● **Reading text**
···

American neuro- and computer scientist

Partha Pratim Mitra is an American neuroscientist, computer scientist and entrepreneur. He is the Crick-Clay Professor of Biomathematics at Cold Spring Harbor Laboratory. Mitra holds the H.N. Mahabala Distinguished Chair in Computational Brain Research at IIT Madras and he was a Senior Visiting Researcher at RIKEN, Tokyo, Japan. In 2014, he founded Clarapath, with an aim to automate tissue sectioning in the clinical laboratory.

==Biography==
Partha Mitra received his PhD in theoretical physics from Harvard University under the guidance of Bertrand Halperin in 1993. He was a member of the Theoretical Physics Department at Bell Laboratories from 1993 to 2003, and an assistant professor in Theoretical Physics at Caltech from 1996 before moving to Cold Spring Harbor Laboratory in 2003 where he is a Crick-Clay professor of biomathematics. Professor Mitra also holds adjunct positions in the NYU School of Medicine and Weill Cornell Medical College.

···

(Collected data entries)
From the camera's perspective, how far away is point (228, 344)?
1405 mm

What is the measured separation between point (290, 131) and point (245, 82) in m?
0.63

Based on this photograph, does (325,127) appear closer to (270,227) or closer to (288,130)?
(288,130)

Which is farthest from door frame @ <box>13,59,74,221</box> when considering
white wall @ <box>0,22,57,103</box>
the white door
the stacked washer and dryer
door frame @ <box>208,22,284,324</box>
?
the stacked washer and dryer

···

● **What you have to do**
Continue the biographical text on Partha Pratim Mitra, starting after its last sentence.

● **Reply to the exercise**
==Research==
Mitra's research aims to study the complex biological systems from a “theoretical engineering” perspective. He combines theoretical, computational and experimental approaches and currently understanding how brains work. Professor Mitra initiated the idea of brain-wide mesoscale circuit mapping and founded the Brain Architecture Project, including collaborations with RIKEN Brain Science Institute and Monash University. He has published over 240 research articles in peer-reviewed journals such as Nature, Science, PNAS, PRL with an H-index of 70 and holds thirty-one U.S. patents. He has also co-authored a book titled Observed Brain Dynamics published by the Oxford University Press and has written pieces for Scientific American.